Question

A $2m$ wide truck is moving with a uniform speed ${v_0} = 8m{s^{ - 1}}$ along a straight horizontal road. A pedestrian starts to cross over the road with a uniform speed $v$ when the truck is $4m$ away from him. The minimum value of $v$ so that he can cross the road safely is

A. $2.62m{s^{ - 1}}$
B. $4.6m{s^{ - 1}}$
C. $3.57m{s^{ - 1}}$
D. $1.414m{s^{ - 1}}$

Answer 1

Split the velocity of the pedestrian in horizontal and vertical components. The distance to be travelled by the pedestrian is $2m$ . The truck is moving horizontally, so for the pedestrian to safely cross the road; the horizontal distance by the pedestrian $(x)\,m$ must at least equal to the distance travelled by the truck $(x + 4)m$ .

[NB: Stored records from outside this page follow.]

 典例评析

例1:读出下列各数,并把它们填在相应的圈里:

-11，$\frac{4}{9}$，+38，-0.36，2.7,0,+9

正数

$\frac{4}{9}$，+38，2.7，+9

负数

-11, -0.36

Complete step by step answer:
Please note that the pedestrian will take the same time to travel in the vertical direction as much time taken to travel in a horizontal direction. But in the meantime the truck will also move some distance. We know for sure that the pedestrian has to travel a vertical distance of $2m$ .
Consider that the pedestrian travels at an angle $\theta$ with the horizontal as shown below:
And let's split the velocity of the pedestrian.

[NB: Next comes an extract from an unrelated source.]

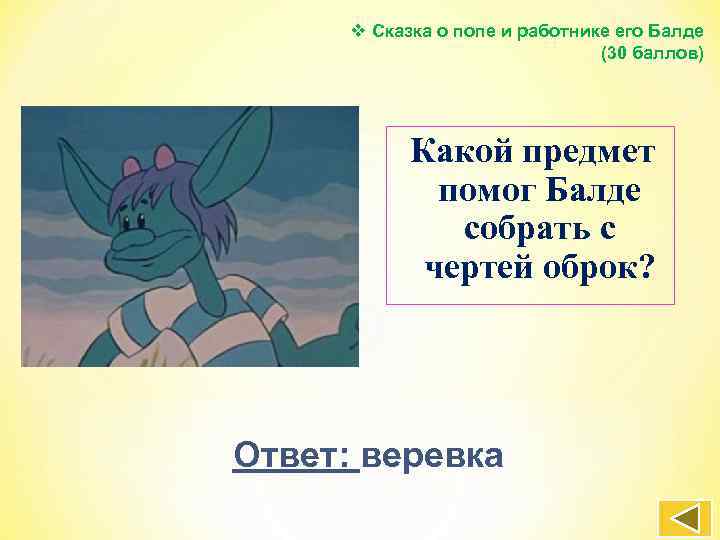 ❖ Сказка о попе и работнике его Балде (30 баллов)

Какой предмет помог Балде собрать с чертей оброк?

Ответ: веревка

Note that the distance $PQ = 2\cot \theta$
For vertical direction.
Velocity of the pedestrian $= v\sin \theta$ and the distance to be travelled $= 2m$
So, the time taken will be:
${t_p} = \dfrac{2}{{v\sin \theta }}$
Where ${t_p}$ is the time taken by pedestrians.
At the same time the truck will move some horizontal distance. The truck will move a total distance of $4m + PQ = 4 + 2\cot \theta$
The minimum time taken by pedestrians to cross vertical distance will be the same as the time taken by the truck to cover $4 + 2\cot \theta$ distance.
$\Rightarrow {t_p} = \dfrac{2}{{v\sin \theta }} = \dfrac{{4 + 2\cot \theta }}{8}$
Solving this equation, we will get the minimum velocity for the pedestrian to cross safely.
$v = \dfrac{8}{{(2\sin \theta + \cos \theta )}}$ --equation $1$
By properties of differentiation, the minimum velocity is obtained when
$\dfrac{{dv}}{{d\theta }} = 0$
$\Rightarrow \dfrac{{dv}}{{d\theta }} = \dfrac{{ - 8}}{{(2\sin \theta + \cos \theta )}} \times \left( {2\cos \theta - \sin \theta } \right) = 0$
$\Rightarrow \left( {2\cos \theta - \sin \theta } \right) = 0$
$\sin \theta = \dfrac{2}{{\sqrt 5 }}\,;\,\cos \theta = \dfrac{1}{{\sqrt 5 }}$
Substituting these values in equation $1$ , we get
$v = \dfrac{8}{{2 \times \dfrac{2}{{\sqrt 5 }} + \dfrac{1}{{\sqrt 5 }}}}$
$v = \dfrac{8}{{\sqrt 5 }}$
$v = 3.57m{s^{ - 1}}$

So, the correct answer is “Option C”.

Note:
In such types of questions, remember that the vertical distance is fixed. So, time can be calculated. Now the truck too takes the same time to reach the pedestrian.
Also remember that this is the minimum speed.
The mean time the truck will also move some distance.